[ACTIVITY A] Decide whether each statement below agrees with the office-stamper CLI excerpt. Give yes or no for each, with the deciding words of the excerpt in quotation marks. (i) The report-view subcommand turns the JSON into an HTML table. (ii) The diagnostic tool places the runtime context into a pre-packaged Diagnostic.docx template. (iii) In the generated DOCX, the JVM properties keep the order in which they were set.
[ACTIVITY B] Output the part of the office-stamper CLI excerpt between "The generated DOCX" and "entries, sorted alphabetically.", inclusive, copying it word for word.

This is invaluable when the output looks wrong but no exception was thrown. You can diff two report files to see exactly what value changed between runs.

Viewing the Report

The CLI ships a report-view subcommand that renders the JSON as an HTML table:

office-stamper-cli report-view --input run-report.json --output run-report.html

Open run-report.html in a browser, and you get a searchable, sortable table of every placeholder resolution in the document.


Tool 3 — System Diagnostic: When It Works on Your Machine

The diagnostic tool collects the full runtime context — JVM system properties, environment variables, and Java user preferences — and stamps them into a pre-packaged Diagnostic.docx template:

office-stamper-cli --template diagnostic --output my-diagnostic.docx

The generated DOCX contains three sections:

  1. Report metadata — date and username.
  2. JVM properties — all System.getProperties() entries, sorted alphabetically.

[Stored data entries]
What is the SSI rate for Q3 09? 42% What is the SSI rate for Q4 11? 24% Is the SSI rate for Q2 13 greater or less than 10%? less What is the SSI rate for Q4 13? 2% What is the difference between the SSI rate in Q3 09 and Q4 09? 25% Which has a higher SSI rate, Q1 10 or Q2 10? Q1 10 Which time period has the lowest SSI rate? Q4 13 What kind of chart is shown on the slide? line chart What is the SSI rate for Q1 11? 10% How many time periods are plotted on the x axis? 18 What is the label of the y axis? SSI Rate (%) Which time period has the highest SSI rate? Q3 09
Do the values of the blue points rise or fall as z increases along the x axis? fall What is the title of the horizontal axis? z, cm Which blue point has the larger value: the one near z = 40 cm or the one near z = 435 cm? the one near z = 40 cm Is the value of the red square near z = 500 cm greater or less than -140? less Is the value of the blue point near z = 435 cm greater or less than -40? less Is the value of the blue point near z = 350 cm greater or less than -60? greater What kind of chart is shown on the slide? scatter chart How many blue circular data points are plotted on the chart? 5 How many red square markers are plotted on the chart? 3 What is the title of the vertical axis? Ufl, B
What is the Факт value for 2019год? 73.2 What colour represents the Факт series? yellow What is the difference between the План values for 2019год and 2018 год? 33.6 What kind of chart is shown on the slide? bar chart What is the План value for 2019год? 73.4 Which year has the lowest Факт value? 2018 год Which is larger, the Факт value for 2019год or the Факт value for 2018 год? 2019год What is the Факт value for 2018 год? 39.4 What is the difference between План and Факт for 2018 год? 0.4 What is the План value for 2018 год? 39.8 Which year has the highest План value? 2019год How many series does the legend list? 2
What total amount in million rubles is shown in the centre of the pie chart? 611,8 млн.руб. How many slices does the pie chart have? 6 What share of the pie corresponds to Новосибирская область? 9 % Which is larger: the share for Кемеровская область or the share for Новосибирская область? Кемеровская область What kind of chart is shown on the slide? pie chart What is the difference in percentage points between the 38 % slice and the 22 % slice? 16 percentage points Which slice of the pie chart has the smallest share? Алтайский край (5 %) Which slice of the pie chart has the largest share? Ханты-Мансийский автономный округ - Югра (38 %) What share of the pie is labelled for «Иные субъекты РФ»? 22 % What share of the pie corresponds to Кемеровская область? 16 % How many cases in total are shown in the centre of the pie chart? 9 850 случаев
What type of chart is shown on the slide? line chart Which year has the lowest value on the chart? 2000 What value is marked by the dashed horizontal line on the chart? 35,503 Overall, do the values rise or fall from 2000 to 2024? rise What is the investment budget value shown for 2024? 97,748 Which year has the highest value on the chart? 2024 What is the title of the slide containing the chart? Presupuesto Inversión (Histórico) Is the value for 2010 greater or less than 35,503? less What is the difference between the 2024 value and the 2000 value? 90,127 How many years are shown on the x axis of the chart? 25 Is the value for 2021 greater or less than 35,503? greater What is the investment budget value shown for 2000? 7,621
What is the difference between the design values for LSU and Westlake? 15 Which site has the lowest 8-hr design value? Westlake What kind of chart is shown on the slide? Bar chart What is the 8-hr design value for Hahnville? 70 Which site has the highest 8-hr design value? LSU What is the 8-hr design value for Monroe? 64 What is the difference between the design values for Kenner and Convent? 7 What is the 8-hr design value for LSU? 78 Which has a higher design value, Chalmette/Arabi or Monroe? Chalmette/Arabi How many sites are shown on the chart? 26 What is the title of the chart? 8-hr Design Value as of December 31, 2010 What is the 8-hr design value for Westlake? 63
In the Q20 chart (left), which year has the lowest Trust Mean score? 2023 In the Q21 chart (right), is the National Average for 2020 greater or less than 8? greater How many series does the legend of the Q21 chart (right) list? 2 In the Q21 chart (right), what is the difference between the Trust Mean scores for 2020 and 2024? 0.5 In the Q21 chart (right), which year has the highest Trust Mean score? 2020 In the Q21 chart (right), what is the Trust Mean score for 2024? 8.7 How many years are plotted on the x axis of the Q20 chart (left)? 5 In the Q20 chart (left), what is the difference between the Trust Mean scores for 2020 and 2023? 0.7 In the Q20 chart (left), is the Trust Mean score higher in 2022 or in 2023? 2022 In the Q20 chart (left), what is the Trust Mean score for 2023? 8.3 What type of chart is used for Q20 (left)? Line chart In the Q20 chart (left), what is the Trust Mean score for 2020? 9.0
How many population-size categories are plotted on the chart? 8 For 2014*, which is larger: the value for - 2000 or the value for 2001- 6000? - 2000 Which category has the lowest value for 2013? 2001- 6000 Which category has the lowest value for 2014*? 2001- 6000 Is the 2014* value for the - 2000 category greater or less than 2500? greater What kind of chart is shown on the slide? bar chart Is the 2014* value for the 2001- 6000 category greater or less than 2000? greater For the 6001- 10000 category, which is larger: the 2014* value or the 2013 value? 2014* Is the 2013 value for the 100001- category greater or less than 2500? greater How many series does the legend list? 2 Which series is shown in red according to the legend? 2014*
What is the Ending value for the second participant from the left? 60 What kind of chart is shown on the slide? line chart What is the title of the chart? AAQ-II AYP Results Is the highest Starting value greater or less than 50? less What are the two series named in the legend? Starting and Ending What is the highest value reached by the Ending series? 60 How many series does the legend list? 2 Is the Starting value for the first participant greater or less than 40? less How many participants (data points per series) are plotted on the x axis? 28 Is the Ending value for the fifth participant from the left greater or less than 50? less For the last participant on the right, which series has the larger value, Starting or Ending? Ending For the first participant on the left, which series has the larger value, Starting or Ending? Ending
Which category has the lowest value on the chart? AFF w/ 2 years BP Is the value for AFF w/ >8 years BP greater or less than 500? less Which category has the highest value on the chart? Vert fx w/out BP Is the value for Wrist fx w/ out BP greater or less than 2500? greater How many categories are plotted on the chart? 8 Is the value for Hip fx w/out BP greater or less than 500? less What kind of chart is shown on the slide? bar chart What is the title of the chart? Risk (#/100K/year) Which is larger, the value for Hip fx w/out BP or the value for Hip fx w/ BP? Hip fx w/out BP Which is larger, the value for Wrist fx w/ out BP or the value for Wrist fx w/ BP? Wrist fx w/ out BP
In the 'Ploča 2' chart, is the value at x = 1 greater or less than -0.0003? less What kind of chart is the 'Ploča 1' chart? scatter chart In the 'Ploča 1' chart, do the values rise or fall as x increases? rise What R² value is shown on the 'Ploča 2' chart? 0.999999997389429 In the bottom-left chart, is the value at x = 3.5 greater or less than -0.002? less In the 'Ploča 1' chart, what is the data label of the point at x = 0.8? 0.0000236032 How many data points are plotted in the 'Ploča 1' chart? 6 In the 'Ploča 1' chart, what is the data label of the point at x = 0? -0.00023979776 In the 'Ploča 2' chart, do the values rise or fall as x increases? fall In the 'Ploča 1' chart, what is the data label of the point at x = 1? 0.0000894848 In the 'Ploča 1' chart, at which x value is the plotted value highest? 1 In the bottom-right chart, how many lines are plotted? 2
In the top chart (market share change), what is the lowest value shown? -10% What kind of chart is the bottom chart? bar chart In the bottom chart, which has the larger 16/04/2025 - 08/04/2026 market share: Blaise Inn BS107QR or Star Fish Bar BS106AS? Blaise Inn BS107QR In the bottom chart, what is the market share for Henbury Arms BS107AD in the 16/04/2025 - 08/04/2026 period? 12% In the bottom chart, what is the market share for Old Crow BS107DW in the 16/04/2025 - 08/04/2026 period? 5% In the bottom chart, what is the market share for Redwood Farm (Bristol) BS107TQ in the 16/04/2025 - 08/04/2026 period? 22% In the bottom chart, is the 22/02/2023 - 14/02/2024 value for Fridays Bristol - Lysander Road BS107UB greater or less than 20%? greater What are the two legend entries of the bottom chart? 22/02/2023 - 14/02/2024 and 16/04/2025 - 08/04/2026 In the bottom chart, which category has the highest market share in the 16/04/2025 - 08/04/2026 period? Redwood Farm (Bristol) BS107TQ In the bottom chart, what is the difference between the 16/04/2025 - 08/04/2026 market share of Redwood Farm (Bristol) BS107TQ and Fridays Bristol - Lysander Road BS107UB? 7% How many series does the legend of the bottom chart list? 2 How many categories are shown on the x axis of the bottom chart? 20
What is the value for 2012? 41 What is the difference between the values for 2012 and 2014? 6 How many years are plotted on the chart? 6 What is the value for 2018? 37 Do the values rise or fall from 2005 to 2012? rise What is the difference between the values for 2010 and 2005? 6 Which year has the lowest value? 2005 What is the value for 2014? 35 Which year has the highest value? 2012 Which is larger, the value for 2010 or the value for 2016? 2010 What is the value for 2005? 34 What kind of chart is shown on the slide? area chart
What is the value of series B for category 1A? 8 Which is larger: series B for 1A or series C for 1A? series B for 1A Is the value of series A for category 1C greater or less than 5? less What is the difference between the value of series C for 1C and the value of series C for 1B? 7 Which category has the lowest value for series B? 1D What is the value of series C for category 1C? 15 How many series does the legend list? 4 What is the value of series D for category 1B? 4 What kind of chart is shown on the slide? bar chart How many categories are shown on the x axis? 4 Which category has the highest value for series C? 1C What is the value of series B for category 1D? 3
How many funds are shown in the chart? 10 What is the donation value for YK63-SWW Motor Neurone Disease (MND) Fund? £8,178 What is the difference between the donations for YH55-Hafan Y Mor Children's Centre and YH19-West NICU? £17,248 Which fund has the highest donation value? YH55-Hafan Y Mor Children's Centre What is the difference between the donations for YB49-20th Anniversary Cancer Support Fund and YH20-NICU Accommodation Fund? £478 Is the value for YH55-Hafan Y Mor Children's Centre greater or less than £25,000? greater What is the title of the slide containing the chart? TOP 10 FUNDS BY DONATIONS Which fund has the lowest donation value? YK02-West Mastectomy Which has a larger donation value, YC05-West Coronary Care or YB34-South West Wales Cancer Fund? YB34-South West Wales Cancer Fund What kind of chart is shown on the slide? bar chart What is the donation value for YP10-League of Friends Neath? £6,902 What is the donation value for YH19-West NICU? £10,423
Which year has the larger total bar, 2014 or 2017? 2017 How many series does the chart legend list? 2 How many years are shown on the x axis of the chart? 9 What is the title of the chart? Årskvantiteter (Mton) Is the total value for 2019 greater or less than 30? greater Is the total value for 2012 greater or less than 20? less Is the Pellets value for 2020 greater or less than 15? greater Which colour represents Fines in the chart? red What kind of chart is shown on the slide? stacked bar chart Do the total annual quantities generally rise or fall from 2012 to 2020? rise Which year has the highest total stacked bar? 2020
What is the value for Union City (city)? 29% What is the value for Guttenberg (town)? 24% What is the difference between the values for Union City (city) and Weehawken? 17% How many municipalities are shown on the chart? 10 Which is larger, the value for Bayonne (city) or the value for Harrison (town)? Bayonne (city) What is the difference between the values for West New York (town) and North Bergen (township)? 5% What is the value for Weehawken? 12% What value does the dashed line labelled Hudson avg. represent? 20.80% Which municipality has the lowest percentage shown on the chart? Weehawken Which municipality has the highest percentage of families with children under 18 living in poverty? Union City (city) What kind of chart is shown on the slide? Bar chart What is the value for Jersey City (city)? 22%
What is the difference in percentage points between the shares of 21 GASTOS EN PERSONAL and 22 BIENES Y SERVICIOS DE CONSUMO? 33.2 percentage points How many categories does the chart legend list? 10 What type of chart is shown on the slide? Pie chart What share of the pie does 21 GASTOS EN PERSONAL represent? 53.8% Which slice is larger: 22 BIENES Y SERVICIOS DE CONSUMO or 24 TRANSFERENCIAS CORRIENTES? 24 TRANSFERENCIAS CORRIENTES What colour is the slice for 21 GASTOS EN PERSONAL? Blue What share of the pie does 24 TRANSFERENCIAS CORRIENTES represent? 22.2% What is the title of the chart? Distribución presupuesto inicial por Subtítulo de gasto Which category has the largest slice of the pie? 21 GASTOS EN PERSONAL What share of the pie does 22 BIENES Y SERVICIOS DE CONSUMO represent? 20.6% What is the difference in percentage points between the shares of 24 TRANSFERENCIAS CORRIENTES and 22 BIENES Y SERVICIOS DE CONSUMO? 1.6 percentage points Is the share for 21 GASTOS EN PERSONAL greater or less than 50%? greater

[WRITTEN ANSWER A]
(i) Yes: "The CLI ships a report-view subcommand that renders the JSON as an HTML table"
(ii) Yes: "stamps them into a pre-packaged Diagnostic.docx template"
(iii) No: "all System.getProperties() entries, sorted alphabetically."

[WRITTEN ANSWER B]
The generated DOCX contains three sections:

  1. Report metadata — date and username.
  2. JVM properties — all System.getProperties() entries, sorted alphabetically.